Thursday, August 12, 2021

I lost my mom’s Hanbok!

Yup! I lost my mom’s Hanbok that my late dad bought for her during his trip back in the 80s. I doubt she knows/remembers owning one and that I lost it, I believe I lost it during one of the company event where we need to wear traditional attire. Sushhh….. Don’t go and tell tau.

I guess, I should do this 2 (or perhaps 3 or 4 things) first when I visit South Korea next time.
   1. Take a photo in Hanbok at one of the palaces
   2. Go buy a Hanbok as a gift to my mom
   3. Attend a Hanbok class – I bet it’ll be interesting
   4. Buy a modern Hanbok dress that is currently trending

The handbook goes as far back as the Three Kingdoms of Korea with minimal changes made or perhaps none except for the material and how the sewing is done nowadays. In present time, it is won on special occasions or during festive season.

A Hanbok is divided into 2 parts namely the jeogori (jacket), baji (trousers for male) and chima (skirt for female). It is also said that a Mongol princess who is married into Korea during the Goryeo Dynasty has brought along and assimilate the Mongolian fashion into the Korean Hanbok. Due to this, the jeogori is abit shorter (at the waist line) and is tied at the chest. The sleeves are slightly curved where else the chima was shortened.

And it is further identified by the 5 yin-and-yang elements that is white (metal), red (fire), blue (wood), black (water) and yellow (earth). Not only that, these colours symbolises the social position as well as marital status for example, bring colours are usually worn by kids meanwhile the elders wear a more subdued tone. The colours were even distinguished by yellow jeogori and red chima are often worn by singles and married or middle age women, in green and red respectively. And those with sons donned in navy colours. Very technical right.

If you think this ends here, NOOOOOOO. The upper class has the options of wearing any/many colours however the working class, back in those days are required to dress in white and match with shades of faint pink, light green, grey on special occasions.
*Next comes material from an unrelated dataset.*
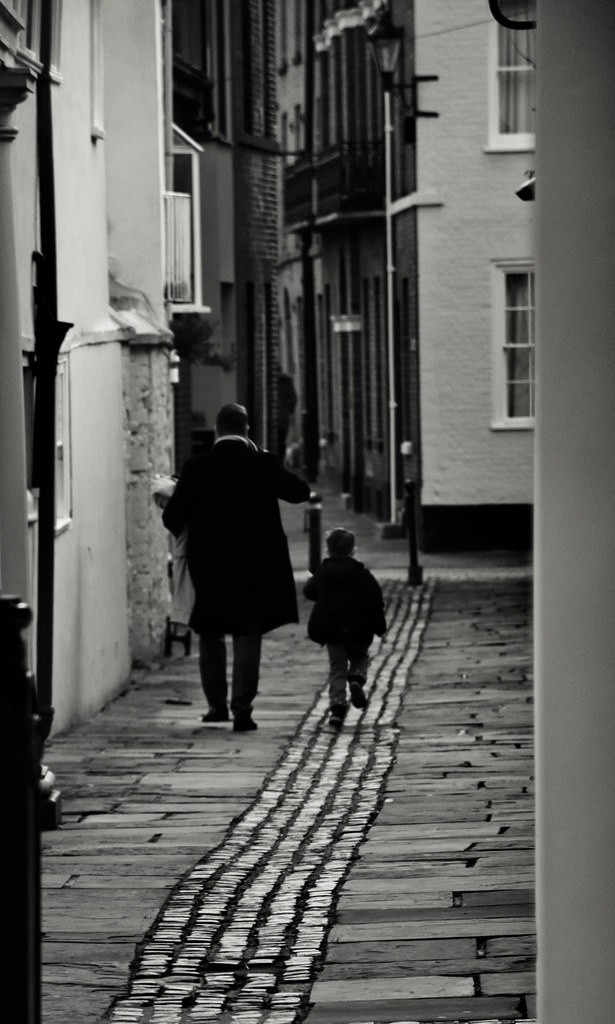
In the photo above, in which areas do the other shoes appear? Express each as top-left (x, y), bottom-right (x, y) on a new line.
top-left (328, 704), bottom-right (346, 726)
top-left (231, 705), bottom-right (258, 731)
top-left (349, 681), bottom-right (366, 708)
top-left (202, 703), bottom-right (229, 722)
Similar with other traditional attire, upper class not only has the right to choose any colour (often opulent in tone) but the materials are usual expensive, rare and of a good quality. While cotton for commoners. In the older days, colors or dyes were extracted from natural plant - fruits or vegetables.
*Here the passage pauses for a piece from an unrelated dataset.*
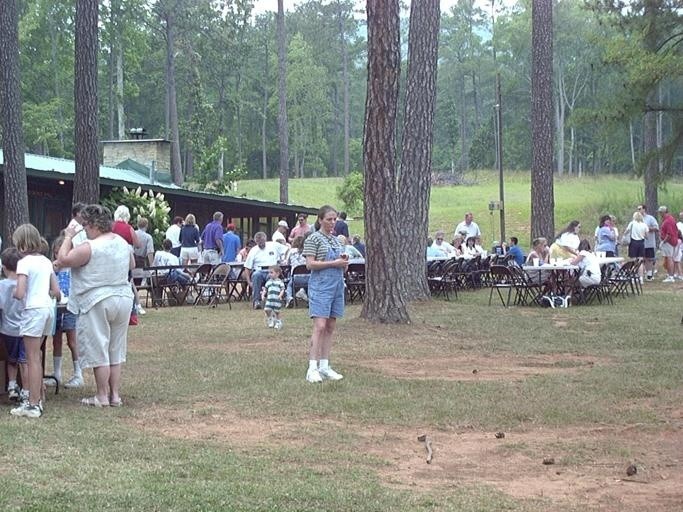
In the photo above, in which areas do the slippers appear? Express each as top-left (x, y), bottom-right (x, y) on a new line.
top-left (81, 395), bottom-right (109, 407)
top-left (111, 397), bottom-right (124, 408)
Any design on the material/cloth represents their wishes, a simple example will peonies flowers on a wedding dress is an aspiration for honour and wealth. Similarly, hope for nobility is being represents by lotus flowers and wish for children, pomegranates. As for animal design such as dragon, cranes and phoenixes are only for royalty and high-ranking officials.

This doesn’t end here, the Koreans are very detail and appreciate their custom – traditional attire right down to accessories and shoes. Usually a handbook is beautified with norigae; a traditional Korean accessory (ornamental tassel) that is hung from a woman's jeogori. There is also the daenggi; a traditional Korean ribbon that is used the end of a braided hair. Baetssi-daenggi is a head piece worn and is to be worn with the daenggi-meori, for married women and royalties they wear cheopji. Daenggi-meori and cheopji are differentiated by materials and design such as dragon, peacock, phoenix or flower and butterfly. Last but not least, the binyeo - a hairpin or cucuk sanggul for us Malaysian. It is made of metal, wood, jade, silver, brass or even bones.
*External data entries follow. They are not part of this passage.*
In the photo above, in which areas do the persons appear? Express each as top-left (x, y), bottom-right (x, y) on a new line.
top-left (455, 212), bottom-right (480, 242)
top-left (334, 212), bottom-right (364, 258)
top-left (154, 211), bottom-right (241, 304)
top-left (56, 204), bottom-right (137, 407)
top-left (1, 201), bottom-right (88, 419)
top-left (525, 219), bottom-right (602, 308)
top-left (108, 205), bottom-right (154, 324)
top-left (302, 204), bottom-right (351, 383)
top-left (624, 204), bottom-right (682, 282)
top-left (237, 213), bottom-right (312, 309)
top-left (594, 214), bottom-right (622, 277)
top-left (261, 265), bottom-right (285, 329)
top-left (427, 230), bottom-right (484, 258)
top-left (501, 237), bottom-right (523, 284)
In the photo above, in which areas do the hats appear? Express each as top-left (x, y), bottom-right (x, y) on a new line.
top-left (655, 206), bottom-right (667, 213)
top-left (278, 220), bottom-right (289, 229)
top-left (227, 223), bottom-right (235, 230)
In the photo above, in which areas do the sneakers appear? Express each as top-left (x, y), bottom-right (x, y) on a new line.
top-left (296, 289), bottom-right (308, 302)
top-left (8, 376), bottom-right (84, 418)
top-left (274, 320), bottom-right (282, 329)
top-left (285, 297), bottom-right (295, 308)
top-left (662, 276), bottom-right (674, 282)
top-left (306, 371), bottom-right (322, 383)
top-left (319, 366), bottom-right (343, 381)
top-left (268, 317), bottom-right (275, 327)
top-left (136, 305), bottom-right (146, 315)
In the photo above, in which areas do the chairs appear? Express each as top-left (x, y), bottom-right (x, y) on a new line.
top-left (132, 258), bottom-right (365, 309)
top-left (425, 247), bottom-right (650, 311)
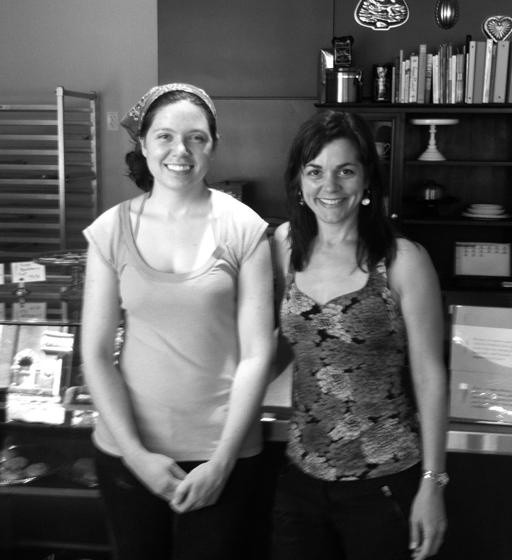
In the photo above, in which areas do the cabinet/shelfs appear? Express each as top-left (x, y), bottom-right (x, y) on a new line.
top-left (0, 87), bottom-right (103, 306)
top-left (316, 96), bottom-right (511, 308)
To complete the whole attire, footwear requires the same attention. Suhye, unhye and heukhye are for woman, these is a silk embroided shoes and nowadays comes with a heel and taesahye, oikohye and jeokseok are worn by men that is made with fleece and leather.

You can easily rent a Hanbok at some of the palaces or the cultural village where you can roam around and take beautiful photos donning this beautiful Korean traditional attire.